The answer must be every line of the data that holds the word "charset".
== Segment start ==
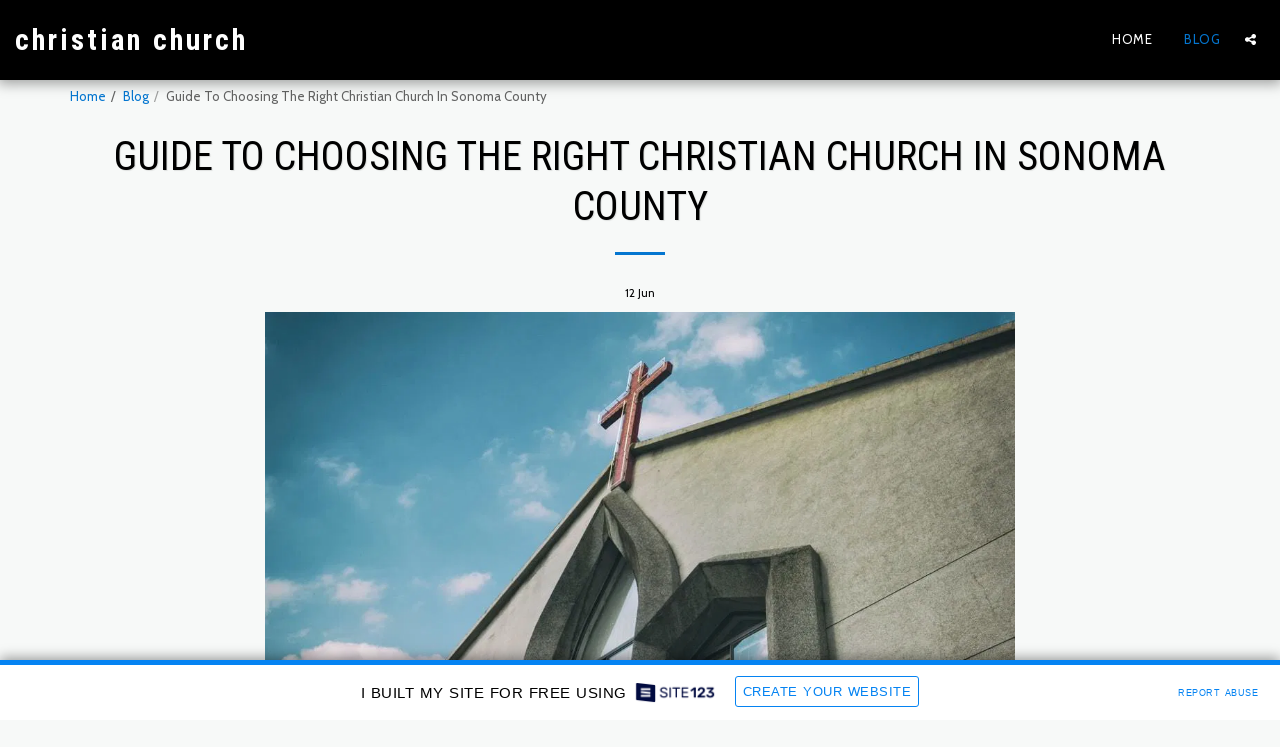

--- FILE ---
content_type: text/html; charset=UTF-8
request_url: https://5ee377521ad68.site123.me/blog/guide-to-choosing-the-right-christian-church-in-sonoma-county
body_size: 1807
content:
<!DOCTYPE html>
<html lang="en">
<head>
    <meta charset="utf-8">
    <meta name="viewport" content="width=device-width, initial-scale=1">
    <title></title>
    <style>
        body {
            font-family: "Arial";
        }
    </style>
    <script type="text/javascript">
    window.awsWafCookieDomainList = [];
    window.gokuProps = {
"key":"AQIDAHjcYu/GjX+QlghicBgQ/7bFaQZ+m5FKCMDnO+vTbNg96AGx2n2JQ9WNr1xhJ/+RbzrUAAAAfjB8BgkqhkiG9w0BBwagbzBtAgEAMGgGCSqGSIb3DQEHATAeBglghkgBZQMEAS4wEQQMajvgv3AuRTRlt1JuAgEQgDtTnMA/RZrICUokdb0iF8ChnmdKeEy074MblokXsyHYLGYioMCPGOCpWnypzfS8fnV5B8+jgUl5Nn/66g==",
          "iv":"CgAE+DJKNgAAAX74",
          "context":"It8njJmQTFtBHYEEQ0jj0vuvBzxJgqj+9fI2fsjvgw4STFZB+XuZh8LknlYqxWZiamIHpZrIAkNVv8uiR6gjj74NLCPNWns8E+UCPJccY5qNtvb+IKINVODjw8LEyNFHy5PeXG+yCCAuSCMOQlGN26x0NeiHsu8a1cf5qE/[base64]"
};
    </script>
    <script src="https://3ebe8aca4f86.70064874.us-east-1.token.awswaf.com/3ebe8aca4f86/37f16da8cb4d/d335e59f7b06/challenge.js"></script>
</head>
<body>
    <div id="challenge-container"></div>
    <script type="text/javascript">
        AwsWafIntegration.saveReferrer();
        AwsWafIntegration.checkForceRefresh().then((forceRefresh) => {
            if (forceRefresh) {
                AwsWafIntegration.forceRefreshToken().then(() => {
                    window.location.reload(true);
                });
            } else {
                AwsWafIntegration.getToken().then(() => {
                    window.location.reload(true);
                });
            }
        });
    </script>
    <noscript>
        <h1>JavaScript is disabled</h1>
        In order to continue, we need to verify that you're not a robot.
        This requires JavaScript. Enable JavaScript and then reload the page.
    </noscript>
</body>
</html>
== Segment end ==
YOUR RESPONSE >>
content_type: text/html; charset=UTF-8
    <meta charset="utf-8">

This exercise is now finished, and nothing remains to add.